Fixed the Mapped Collection Consent loop bug, and added single domain auth for endpoints that require it.

How Has This Been Tested?

Going through the consent flow, and then browsing the endpoint after being granted consent.

Summary by Sourcery

Improve Globus consent and single-domain authentication flow, ensuring mapped collection tokens and UI state are handled robustly through the consent/login process.

New Features:

  • Persist and restore endpoint browser and dialog UI state across Globus consent/login redirects.
  • Support single-domain session requirements when generating Globus consent URLs and handling permission-denied errors.

Bug Fixes:

  • Prevent mapped collection consent loops by correctly persisting collection IDs, associating transfer scopes with collections, and avoiding token handling failures.
  • Fix endpoint retrieval and logging when clients have no endpoints or when client IDs are missing or invalid.
  • Ensure dependent scopes are stored correctly for Globus collection tokens when scopes are not explicitly provided.

Enhancements:

  • Add detailed logging and error handling around session updates, token setting, and Globus collection/token persistence for easier debugging.
  • Extend access token handling to support asynchronous callbacks and error reporting instead of throwing synchronously in all cases.
  • Harden parameter parsing and validation for client IDs, consent query parameters, and OAuth state to avoid invalid input and session pollution.
  • Allow requested scopes to be specified flexibly and ensure offline access is only requested when needed.
  • Preserve transfer dialog controllers on DOM elements to support later state restoration.
  • Make registration token storage robust by cleaning up session data only after token persistence succeeds.

@nedvedba nedvedba self-assigned this Jan 23, 2026
@nedvedba nedvedba added Type: Bug Something isn't working Priority: High Highest priority Component: Web API Relates to web service / API Component: Web UI Relates to web appp user interface javascript Pull requests that update javascript code labels Jan 23, 2026
@sourcery-ai
Copy link
Contributor

sourcery-ai bot commented Jan 23, 2026

Reviewer's Guide

Implements a more robust mapped collection consent/auth flow by persisting collection and UI state through the Globus consent redirect, tightening token handling, and hardening endpoint-related APIs and logging.

EXERCISE A: In the Globus consent pull request, how was the change tested?
EXERCISE B: Write the next few sentences of the Globus consent pull request, picking up after its last line.
The rows that come next aren't needed for any of this.

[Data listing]

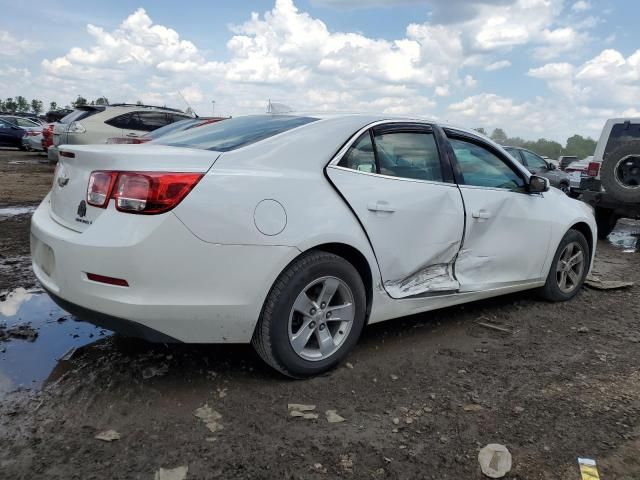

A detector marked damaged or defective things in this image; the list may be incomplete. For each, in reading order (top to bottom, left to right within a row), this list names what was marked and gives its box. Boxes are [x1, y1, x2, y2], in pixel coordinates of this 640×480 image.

damaged suv [32, 114, 596, 376]
dented rear door [328, 124, 462, 296]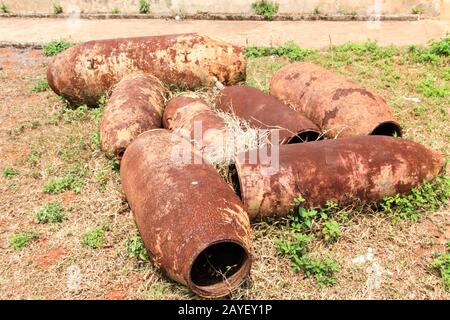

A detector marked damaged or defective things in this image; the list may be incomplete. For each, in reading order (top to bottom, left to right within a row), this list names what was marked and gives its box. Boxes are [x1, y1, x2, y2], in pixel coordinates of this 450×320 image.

brown rusted metal [99, 72, 166, 158]
rusty metal cylinder [99, 72, 166, 158]
corroded metal surface [99, 72, 166, 158]
rusty bomb casing [99, 72, 166, 158]
rusty metal cylinder [46, 33, 246, 105]
brown rusted metal [46, 34, 246, 105]
corroded metal surface [46, 34, 246, 105]
rusty bomb casing [47, 33, 246, 105]
brown rusted metal [162, 95, 227, 158]
rusty metal cylinder [162, 95, 227, 158]
rusty bomb casing [162, 95, 227, 159]
corroded metal surface [163, 95, 227, 158]
brown rusted metal [217, 86, 320, 144]
rusty metal cylinder [217, 86, 320, 144]
corroded metal surface [217, 86, 320, 144]
rusty bomb casing [217, 86, 320, 144]
brown rusted metal [268, 62, 402, 138]
rusty metal cylinder [268, 62, 402, 138]
corroded metal surface [268, 62, 402, 138]
rusty bomb casing [268, 62, 402, 139]
rusty metal cylinder [121, 128, 251, 298]
brown rusted metal [121, 129, 251, 298]
corroded metal surface [121, 129, 251, 298]
rusty bomb casing [121, 129, 251, 298]
brown rusted metal [234, 135, 444, 220]
rusty metal cylinder [234, 135, 444, 220]
corroded metal surface [236, 135, 442, 220]
rusty bomb casing [236, 135, 442, 220]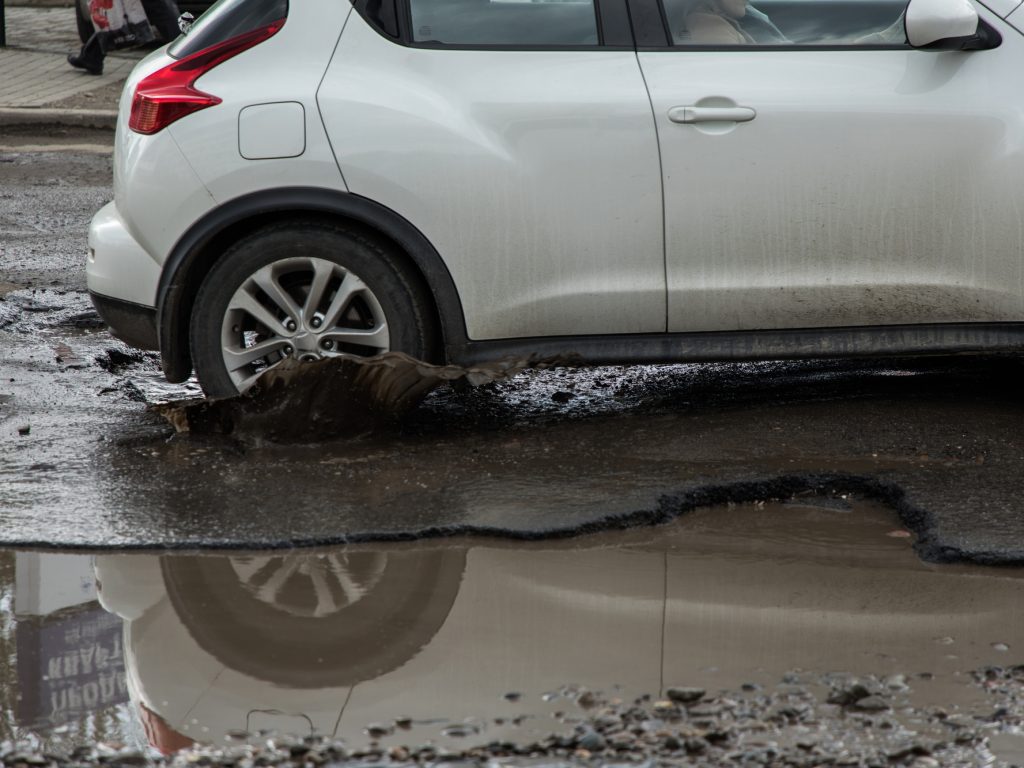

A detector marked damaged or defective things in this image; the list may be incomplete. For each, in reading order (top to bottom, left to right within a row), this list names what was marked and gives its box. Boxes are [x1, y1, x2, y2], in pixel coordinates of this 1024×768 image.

broken asphalt edge [0, 107, 116, 130]
broken asphalt edge [4, 473, 1019, 569]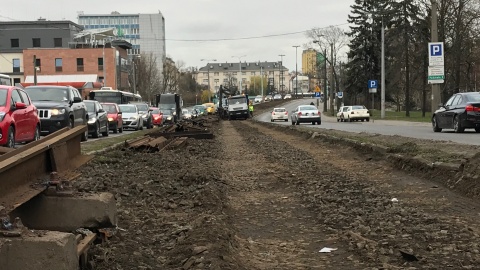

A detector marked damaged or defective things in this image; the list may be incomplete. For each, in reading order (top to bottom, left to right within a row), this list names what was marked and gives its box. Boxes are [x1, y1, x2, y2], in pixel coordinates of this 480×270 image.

broken concrete slab [11, 192, 117, 232]
broken concrete slab [0, 230, 78, 270]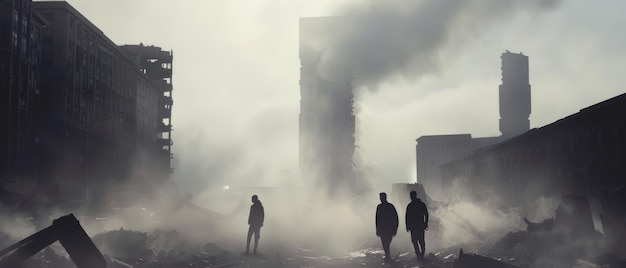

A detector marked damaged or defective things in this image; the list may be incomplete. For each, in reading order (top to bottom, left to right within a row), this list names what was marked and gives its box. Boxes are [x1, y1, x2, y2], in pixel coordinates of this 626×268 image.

RESPONSE A: By going through the consent flow and then browsing the endpoint after consent was granted.

RESPONSE B:
Sequence diagram for mapped collection consent and state restoration

sequenceDiagram
    actor User
    participant Browser
    participant EndpointBrowser
    participant WebAPI as WebServer
    participant ConsentHandler
    participant GlobusAuth
    participant AuthCallback as UiAuthnHandler
    participant TokenHandler
    participant Core as CoreSetAccessToken
    participant DB as FoxxUserRouter
    participant MainPage

    User->>Browser: Open endpoint browser
    Browser->>EndpointBrowser: List files on mapped collection
    EndpointBrowser->>WebAPI: API call to mapped collection
    WebAPI-->>EndpointBrowser: Error permission_denied / ConsentRequired

    EndpointBrowser->>EndpointBrowser: Build stateObj (endpoint, path, mode)
    EndpointBrowser->>EndpointBrowser: Optionally capture parent_dialog state
    EndpointBrowser->>WebAPI: api.getGlobusConsentURL(endpoint_id, required_scopes, refresh_tokens=false, query_params, state)

    WebAPI->>ConsentHandler: generateConsentURL(clientId, redirect_uri, requested_scopes, refresh_tokens, query_params, state)
    ConsentHandler-->>WebAPI: consent_url
    WebAPI-->>EndpointBrowser: consent_url
    EndpointBrowser-->>User: Render link to login with required identity

    User->>GlobusAuth: Click consent_url, login and grant consent
    GlobusAuth-->>AuthCallback: Redirect to /ui/authn with code and state

    AuthCallback->>AuthCallback: Validate user identity and derive username
    AuthCallback->>AuthCallback: Parse state JSON
    AuthCallback->>AuthCallback: Save restore_state to session
    AuthCallback->>AuthCallback: Store collection_id and collection_type in session

    AuthCallback->>TokenHandler: constructOptionalData(token_context)
    TokenHandler->>TokenHandler: If collection_id present, set type=GLOBUS_TRANSFER and other=collection_id|scope
    TokenHandler-->>AuthCallback: optional_data

    AuthCallback->>Core: setAccessToken(uid, access_token, refresh_token, expires_in, optional_data, cb)
    Core->>DB: Persist tokens for user and collection
    DB-->>Core: Ack
    Core-->>AuthCallback: cb(null)

    AuthCallback->>Browser: Redirect to /ui/main

    Browser->>WebAPI: GET /ui/main with session
    WebAPI->>WebAPI: Extract restore_state from session
    WebAPI-->>MainPage: Render main.ect with restore_state JSON

    MainPage->>MainPage: On load, check tmpl_data.restore_state
    MainPage->>MainPage: If parent_dialog.type is d_new_edit, import dlg_data_new_edit.js and reopen dialog
    MainPage->>MainPage: If parent_dialog.type is transfer, import transfer/index.js and reopen transfer dialog
    MainPage-->>User: Restored endpoint browser and dialogs
Loading

Entity relationship diagram for Globus collection and token after consent

erDiagram
    USER {
        string _key
        string eps
    }

    GLOBUS_COLLECTION {
        string _key
        string name
        string description
        string uuid
        string required_scopes
        string type
        bool ha_enabled
    }

    GLOBUS_TOKEN {
        string _key
        string _from
        string _to
        string type
        string dependent_scopes
        number request_time
        number last_used
        string status
        string access_token
        string refresh_token
        number expires_in
        string other
    }

    USER ||--o{ GLOBUS_TOKEN : has
    GLOBUS_COLLECTION ||--o{ GLOBUS_TOKEN : referenced_by
Loading

Updated class diagram for endpoint browsing and auth handlers

classDiagram
    class EndpointBrowser {
        +props endpoint
        +props mode
        +state path
        +handleError(error)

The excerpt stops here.